Finance Minister P Chidambaram feels investment in the economy will start rising this month and will soon transform the mood.
"I am quite sure you would find investments picking up in third and fourth quarters of this fiscal year and once domestic investments pick up and foreign investments also come, the mood will change rapidly," he said.
Chidambaram's remarks came in New Delhi on Monday at the annual Economic Editors' Conference. During the course of his 80-minute engagement with the media, Chidambaram underscored the importance of investment in driving economic growth.
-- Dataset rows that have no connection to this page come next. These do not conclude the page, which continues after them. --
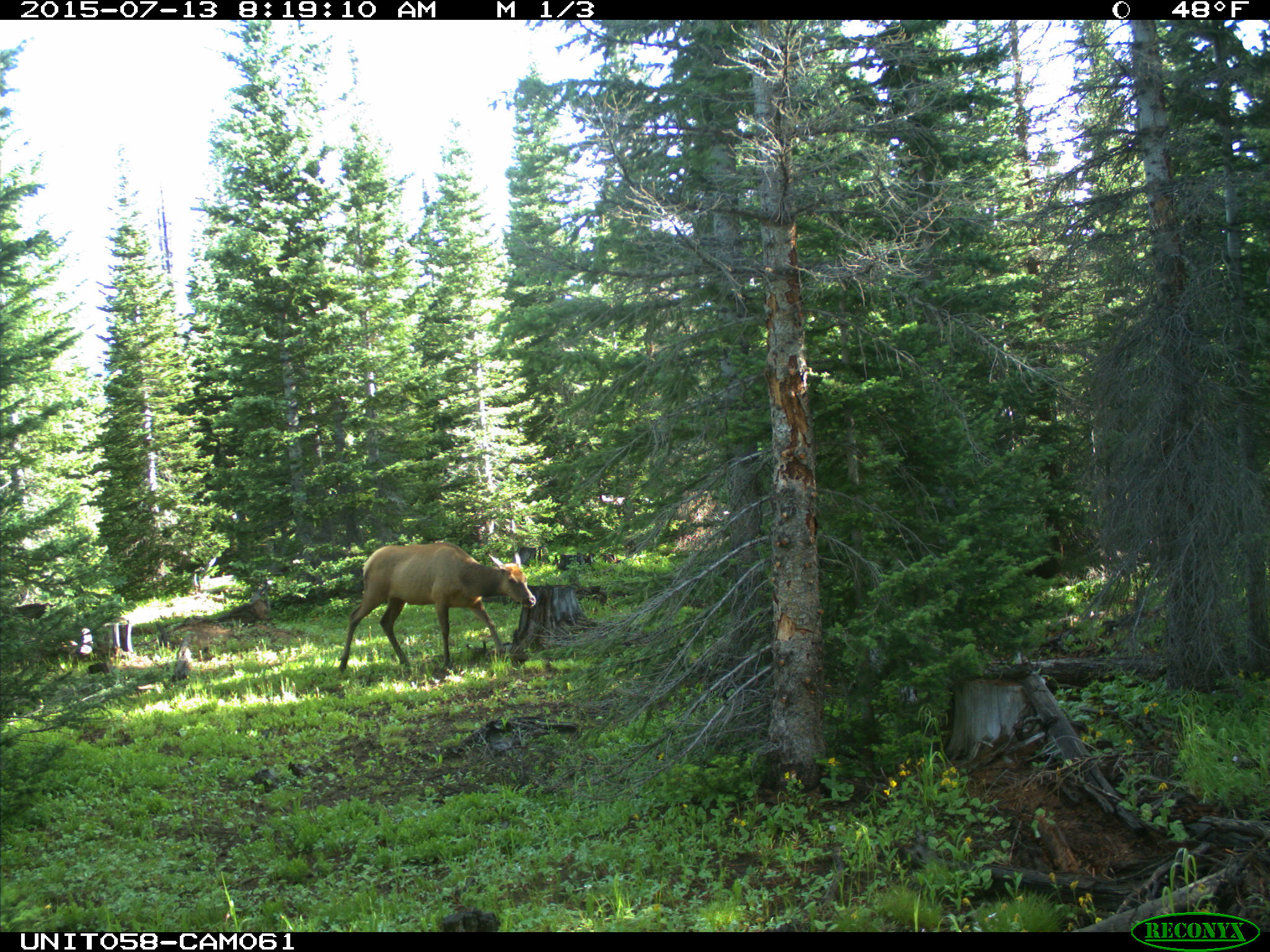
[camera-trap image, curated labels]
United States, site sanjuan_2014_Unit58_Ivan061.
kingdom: Animalia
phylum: Chordata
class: Mammalia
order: Artiodactyla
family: Cervidae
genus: Cervus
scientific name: Cervus elaphus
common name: red deer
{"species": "Cervus elaphus (red deer)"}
"Growth comes from higher investment," he said. Chidambaram declined to make a forecast about the current financial year's growth, except to suggest that it would be higher than the first quarter's (April-June) growth of 5.5 per cent.
Investment as a percentage of gross domestic product touched 38.1 per cent in 2007-08 and since then it has dropped. In 2010-11, investment was 35.1 per cent of GDP.
He also chose to temper expectations of India's growth trajectory
hitting the 9 per cent mark in the near future. It would be "premature and ambitious to talk about 9 per cent growth," he said.
Flanked by the junior minister in the finance ministry Namo Narain Meena and the head of the ministry's bureaucracy, finance secretary, Raminder Singh Gujral, Chidambaram's replies were usually short and precise. At times the press conference resembled a tutorial on the economy as Chidambaram sought to explain the economic logic behind trying to prune fiscal deficit and create more space for foreign investment.
Chidambaram took the opportunity to emphasize the government's commitment to keeping the fiscal deficit viable and promised a new five-year roadmap on fiscal target
would be announced this financial year.
Chidambaram's conviction on pruning fiscal deficit came through clearly. What is not clear, however, is the space politics would give the finance minister to see through his plans. After all it was Chidambaram, as finance minister in the previous government, who announced in the 2008-09 union budget that he could not stick to the deficit targets in India's most ambitious fiscal reforms legislation, Fiscal Responsibility and Budget Management Act, on account of the government's social sector spending.
It is early days yet for the current round of fiscal consolidation.